Preparation method: take Pericarppium arachidis hypogaeae, Radix Rhodiolae, Semen Platycladi, Herba Epimedii, Lindernia ruellioides (Colsm.) Pennell, Rhodobryum roseum Limpr., Folium Nelumbinis, Semen Phaseoli, Stigma Maydis and the Radix Glycyrrhizae of recipe quantity, clean roguing, dry, pulverize; Again above-mentioned graininess medical material is added water and covers powder 2cm, soak 1-1.2h, pull medical material out and put multi-functional extraction and decoct with water secondary in filling with, add up for the first time the water of 10 times of amounts of medical material, decoct 2h, get decocting liquid, filter, add up for the second time the water of 8 times of amounts of medical material, decoct 1h, get twice decocting liquid and merge, filter the concentrated solution that while being concentrated into 90 ℃, relative density is 1.15g/mL; Concentrated solution is set to 0 to-5 ℃ of deepfreeze 24h, cold preservation liquid is added to 0.3% filter aid kieselguhr, filter, filtrate reconcentration containing 8g crude drug amount, sets to 0-5 ℃ of deepfreeze 24h to every milliliter, and cold preservation liquid is filtered, and obtains medicinal liquid.
Embodiment 2
Crude drug prescription: Pericarppium arachidis hypogaeae 5.2kg, Radix Rhodiolae 2.0kg, Semen Platycladi 2.5kg, Herba Epimedii 2.5kg, Lindernia ruellioides (Colsm.) Pennell 2.0kg, Rhodobryum roseum Limpr. 2.6kg, Folium Nelumbinis 1.8kg, Semen Phaseoli 6.0kg, Stigma Maydis 1.8kg, Radix Glycyrrhizae 1.5kg.
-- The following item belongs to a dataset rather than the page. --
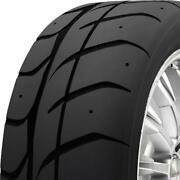 2 New 245/40zr18 93w Nitto Nt01 Specialty Ultra High Performance Sport Tires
Preparation method: take Pericarppium arachidis hypogaeae, Radix Rhodiolae, Semen Platycladi, Herba Epimedii, Lindernia ruellioides (Colsm.) Pennell, Rhodobryum roseum Limpr., Folium Nelumbinis, Semen Phaseoli, Stigma Maydis and the Radix Glycyrrhizae of recipe quantity, clean roguing, dry, pulverize; Again above-mentioned graininess medical material is added water and covers powder 2cm, soak 1-1.2h, pull medical material out and put multi-functional extraction and decoct with water secondary in filling with, add up for the first time the water of 8 times of amounts of medical material, decoct 2h, get decocting liquid, filter, add up for the second time the water of 8 times of amounts of medical material, decoct 1h, get twice decocting liquid and merge, filter the concentrated solution that while being concentrated into 90 ℃, relative density is 1.15g/mL; Concentrated solution is set to 0 to-5 ℃ of deepfreeze 24h, cold preservation liquid is added to 0.3% filter aid kieselguhr, filter, filtrate reconcentration containing 8g crude drug amount, sets to 0-5 ℃ of deepfreeze 24h to every milliliter, and cold preservation liquid is filtered, and obtains medicinal liquid.
Embodiment 3
Crude drug prescription: Pericarppium arachidis hypogaeae 4.6kg, Radix Rhodiolae 3.3kg, Semen Platycladi 3.0kg, Herba Epimedii 1.5kg, Lindernia ruellioides (Colsm.) Pennell 2.5kg, Rhodobryum roseum Limpr. 2.0kg, Folium Nelumbinis 1.1kg, Semen Phaseoli 5.0kg, Stigma Maydis 1.0kg, Radix Glycyrrhizae 1.2kg.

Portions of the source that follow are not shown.